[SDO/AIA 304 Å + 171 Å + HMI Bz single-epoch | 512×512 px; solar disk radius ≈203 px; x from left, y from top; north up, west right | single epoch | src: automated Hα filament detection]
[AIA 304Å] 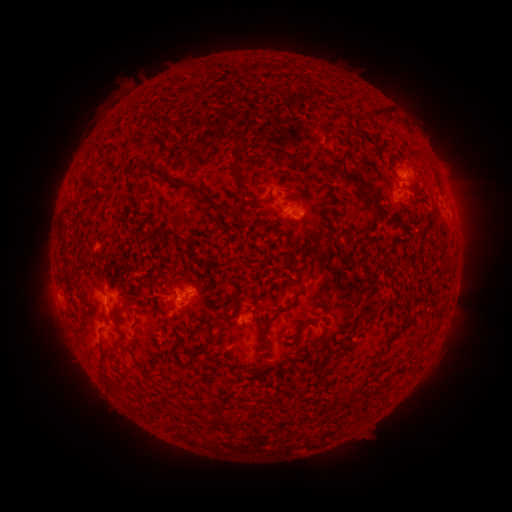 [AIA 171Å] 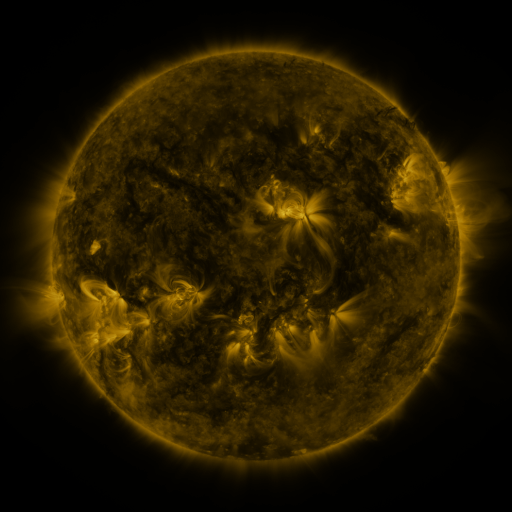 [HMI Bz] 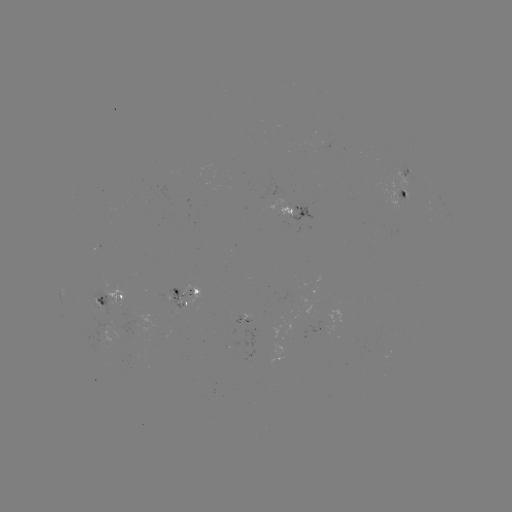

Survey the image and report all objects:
filament: [277, 60, 294, 71]
filament: [370, 104, 391, 118]
filament: [343, 135, 349, 147]
filament: [252, 143, 296, 164]
filament: [142, 163, 201, 195]
filament: [229, 163, 241, 184]
filament: [333, 167, 361, 186]
filament: [374, 207, 388, 219]
filament: [323, 237, 331, 248]
filament: [300, 257, 306, 265]
filament: [257, 286, 304, 349]
filament: [93, 287, 105, 296]
filament: [293, 316, 315, 339]
filament: [175, 344, 217, 369]
filament: [130, 352, 139, 362]
filament: [340, 383, 365, 402]
filament: [109, 384, 131, 394]
filament: [231, 415, 238, 426]
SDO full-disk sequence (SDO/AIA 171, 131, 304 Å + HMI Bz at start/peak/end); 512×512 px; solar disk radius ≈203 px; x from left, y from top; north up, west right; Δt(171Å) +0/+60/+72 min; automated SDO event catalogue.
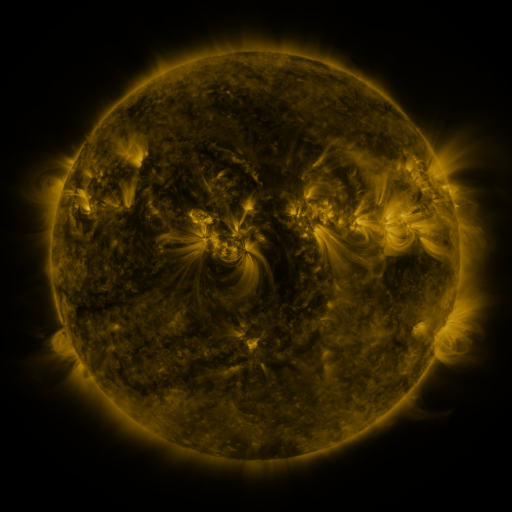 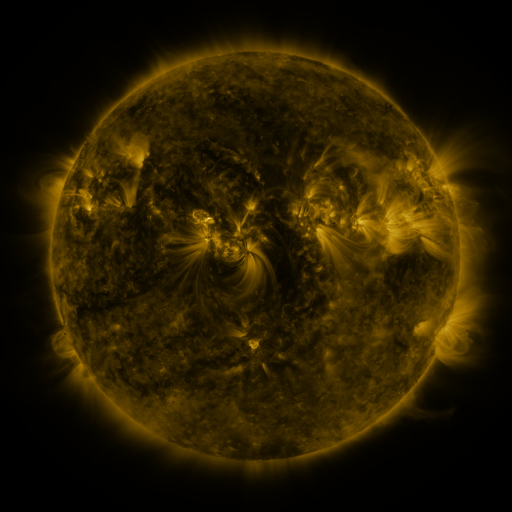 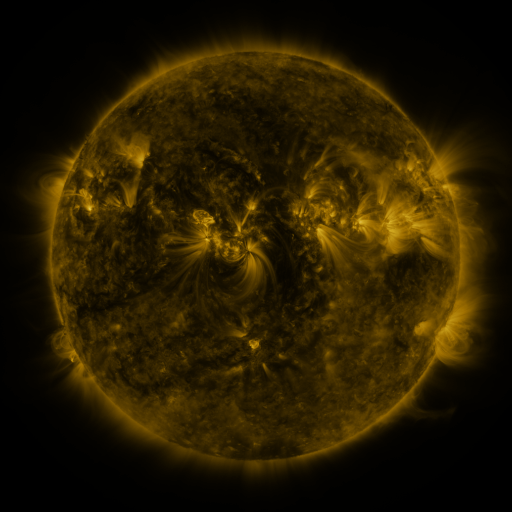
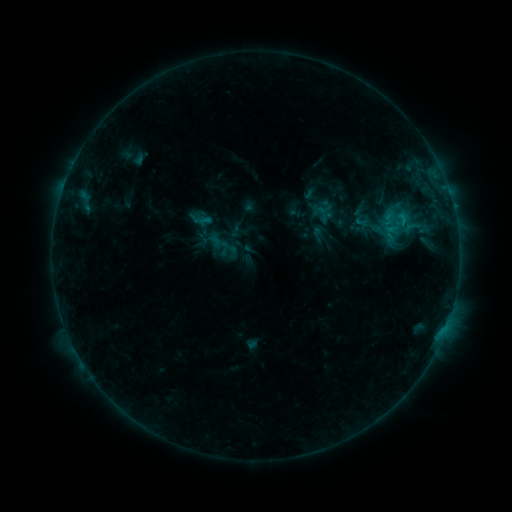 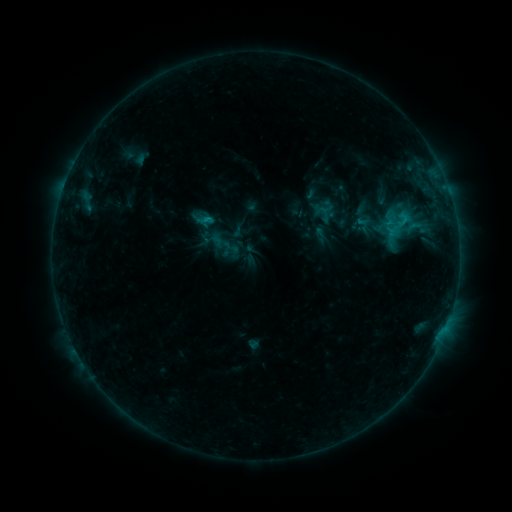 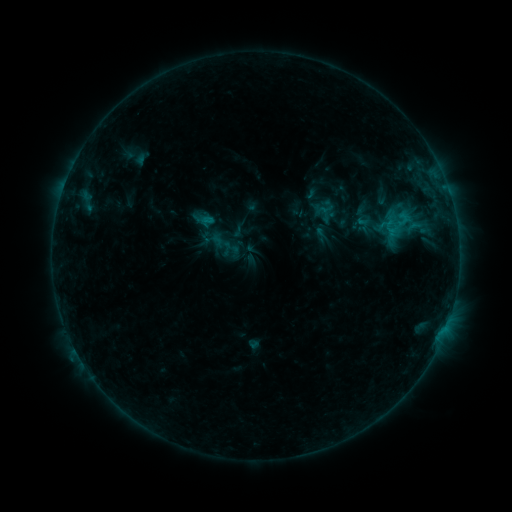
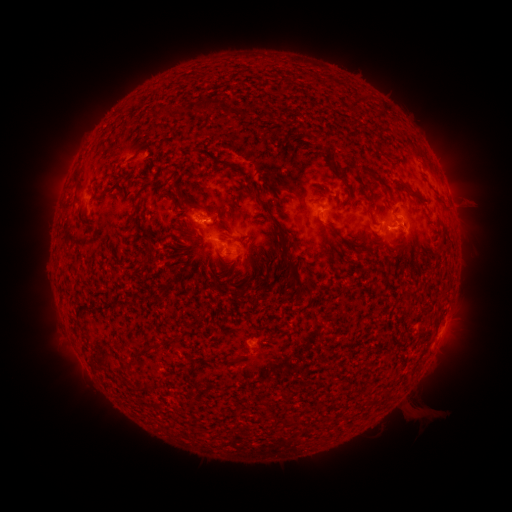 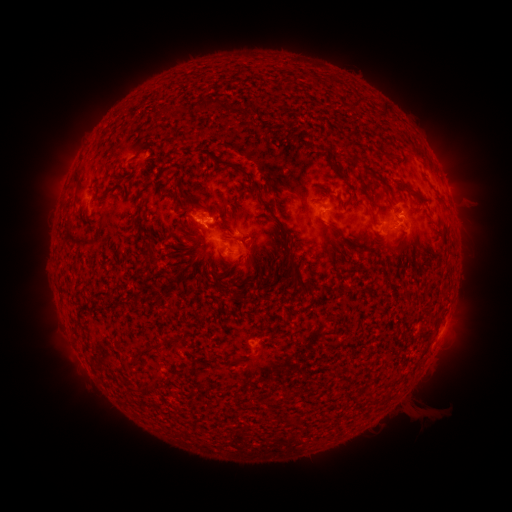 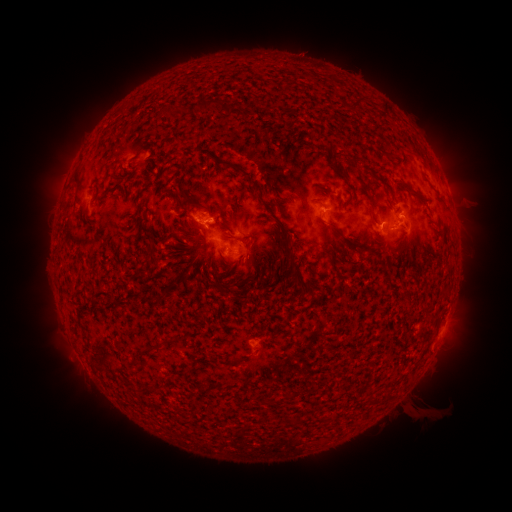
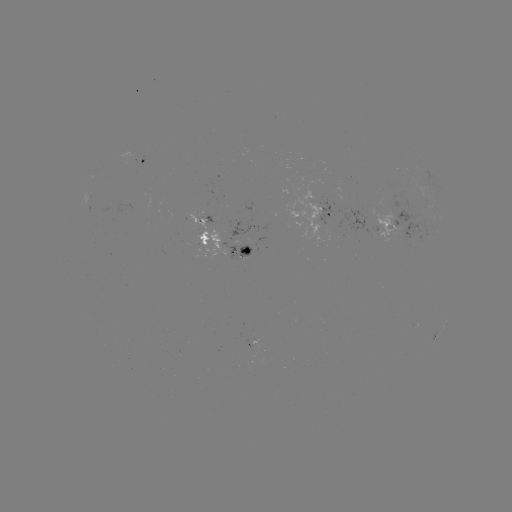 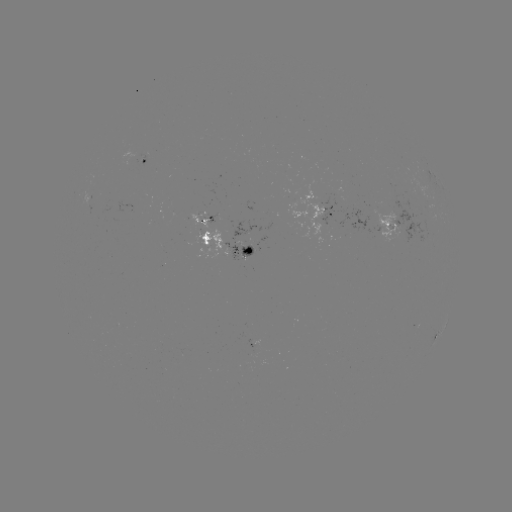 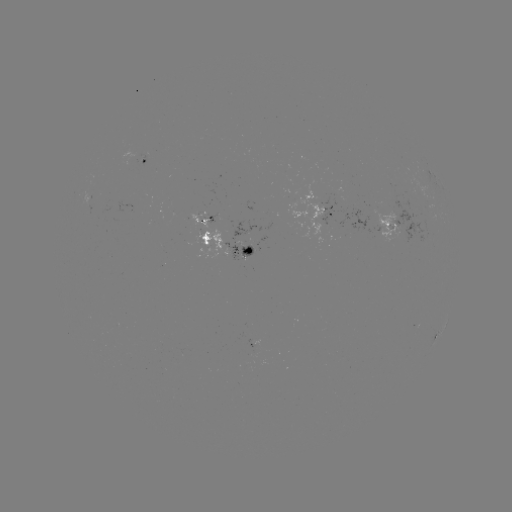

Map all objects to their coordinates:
emerging-flux region: (241, 246)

== == ==

▶ What you are asked to do: Reproduce the records word for word, starting with the line that contains "SDO full-disk sequence" and going on through the end of the records. Leave the pictures out.

▶ Full answer:
SDO full-disk sequence (SDO/AIA 171, 131, 304 Å + HMI Bz at start/peak/end); 512×512 px; solar disk radius ≈203 px; x from left, y from top; north up, west right; Δt(171Å) +0/+60/+72 min; automated SDO event catalogue.

Map all objects to their coordinates:
emerging-flux region: (241, 246)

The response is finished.